| Provided text |
- - -

In Revenue Ruling 88-76, the Service classified a Wyoming LLC as a partnership under federal tax law. Any lingering uncertainty about the tax status of LLCs was eliminated when the Treasury Department abandoned its previous rules for determining the tax status of an LLC and adopted “check the box” (CTB) regulations. Effective January 1, 1997, an LLC could simply elect its preferred tax status and choose either pass-through taxation like a partnership, or entity taxation like a corporation, including an S corporation. The underlying premise of the CTB regulations is that state law differences in entity structure and governance should not be controlling for federal taxation purposes.

- - -

| Data provided |

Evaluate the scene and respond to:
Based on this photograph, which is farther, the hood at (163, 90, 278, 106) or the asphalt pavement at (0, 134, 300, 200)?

- - -

| To-do list |
- A) From the passage on LLC tax status, print the text from "In Revenue Ruling" up to and including "federal taxation purposes.".
- B) Condense the paragraph of the LLC tax status passage that begins "In Revenue Ruling 88-76" into a bulleted list of its main facts.

| Solutions in order |
- A)
In Revenue Ruling 88-76, the Service classified a Wyoming LLC as a partnership under federal tax law. Any lingering uncertainty about the tax status of LLCs was eliminated when the Treasury Department abandoned its previous rules for determining the tax status of an LLC and adopted “check the box” (CTB) regulations. Effective January 1, 1997, an LLC could simply elect its preferred tax status and choose either pass-through taxation like a partnership, or entity taxation like a corporation, including an S corporation. The underlying premise of the CTB regulations is that state law differences in entity structure and governance should not be controlling for federal taxation purposes.

- B)
- Revenue Ruling 88-76: the Service classified a Wyoming LLC as a partnership for federal tax purposes.
- The Treasury Department dropped its earlier rules for determining LLC tax status and adopted "check the box" (CTB) regulations, which removed any remaining uncertainty.
- Starting January 1, 1997, an LLC could elect its tax status: pass-through taxation like a partnership, or entity taxation like a corporation (including an S corporation).
- The CTB regulations rest on the premise that state-law differences in entity structure and governance should not control federal tax treatment.